Esa textura extraña que caracteriza nuestra vida cotidiana actual la adivinaron hace más de veinte años Las Wachowski con The Matrix. Las películas y los videojuegos se entrelazaron a principios de siglo en una obra irregular y compleja que intuía que pronto la propia realidad tendría esa entidad anfibia, entre las dos dimensiones audiovisuales y las tres de las experiencias inmersivas, entre la necesidad de sentirnos singulares y la sospecha de que somos parte de series programadas por algoritmos.
El estreno de Matrix Resurrections, la cuarta parte de la saga cinematográfica, muestra la conciencia de haber creado un mito. Un mito que va más allá de Neo y de Trinity. Un mito que se llama Matrix y que coincide con lo que ahora entendemos por realidad. Todos estamos desdoblados. Todos vivimos en dos planos distintos, el del cuerpo y el del avatar, el de la vida con sus miserias y el de una imagen sofisticada y extrañamente surreal, que a la vez nos representa y nos suplanta y nos traiciona.

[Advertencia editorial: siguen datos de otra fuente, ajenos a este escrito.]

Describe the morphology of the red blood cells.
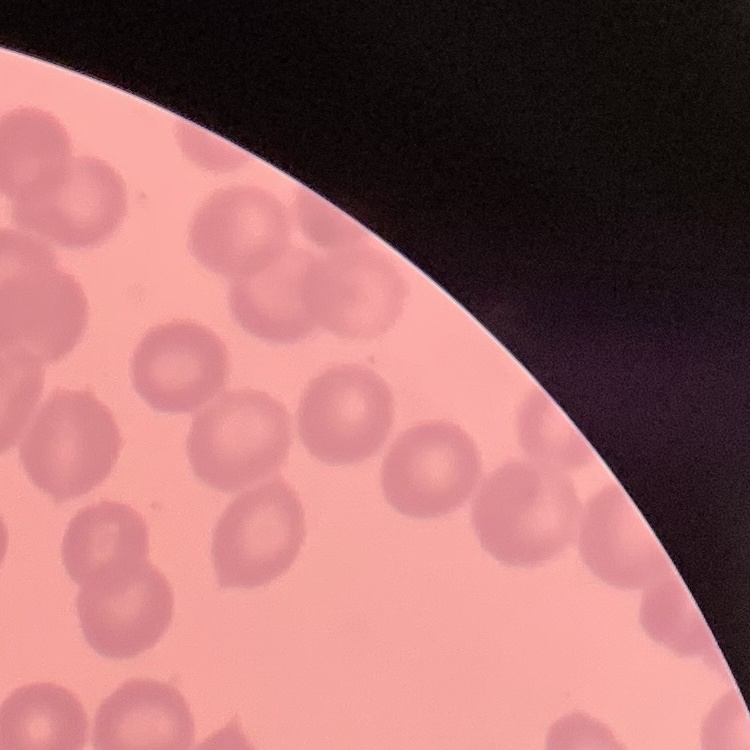

They show no rouleaux formation.

preparation = thin blood smear
stain = Field's or Giemsa
image type = one tile cut from a larger photomicrograph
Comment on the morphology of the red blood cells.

Pese a sus sorpresas, Matrix Resurrections es sobre todo insistencia. Neo y Trinity contra la Gran Simulación, una vez más. La misma sensación de estar viendo la nueva entrega de la serie de siempre sentimos con Encanto, el otro gran estreno comercial de las últimas navidades. Es una película de animación supuestamente original, pero identificamos en ella elementos que ya vimos en otros largometrajes de Disney. La autonomía femenina y crítica de Frozen, el relevo generacional de El rey León y –sobre todo– la dinámica extractiva de imaginarios nacionales que encontramos en las últimas producciones de la plataforma. Después de décadas de explotación de los cuentos universales (La Cenicienta, Pinocho, La Sirenita) y de mitologías históricas (Hércules, Pocahontas, Mulán), en los últimos años el mecanismo recreativo se está dirigiendo hacia el expolio de culturas nacionales, a través de sus iconos más conocidos. Tras el México de los muertos que vimos en Coco y la Italia del mar y la Vespa que protagonizó Luca, a finales de 2021 le llegó el turno a la Colombia del realismo mágico en Encanto.
La película, un auténtico carnaval pirotécnico y musical, se estructura como la investigación que lleva a cabo la protagonista para averiguar las razones de la decadencia de la casa de los espíritus donde vive su familia. Aunque la historia empiece con una escena que recuerda el inicio de Cien años de soledad, pronto queda claro –en efecto– que la fuente es más bien la obra de Isabel Allende. El remake del remake. Y, sin embargo, como señala con acierto e ironía Lana Wachowski en su última película, ésa es la energía que alimenta la cultura mainstream contemporánea. Nuestra psique planetaria necesita que le cuenten los mismos cuentos una y otra vez.
2021, el segundo año de la pandemia, será recordado como el año de las variantes, las vueltas de tuerca, las evoluciones, los epílogos. Nada en 2021 fue del todo original. Fue el año dejà vu, lleno de ecos y máscaras. La ironía trágica ha querido que el centenario del nacimiento del escritor guatemalteco Augusto Monterroso fuera el pasado 21 de diciembre, justo cuando explotó la variante ómicron y nos quedó muy claro que el dinosaurio todavía estaba aquí. El virus no es el único dinosaurio que encontramos en nuestras pantallas matrix cada vez que volvemos a abrir los ojos. La propia cultura contemporánea, con su hiperproducción de narrativas y contenidos, se parece cada vez más a la megafauna prehistórica, que llenaba de volúmenes y sombras todos los ecosistemas. Hasta que un meteorito provocó el reinicio brutal del sistema.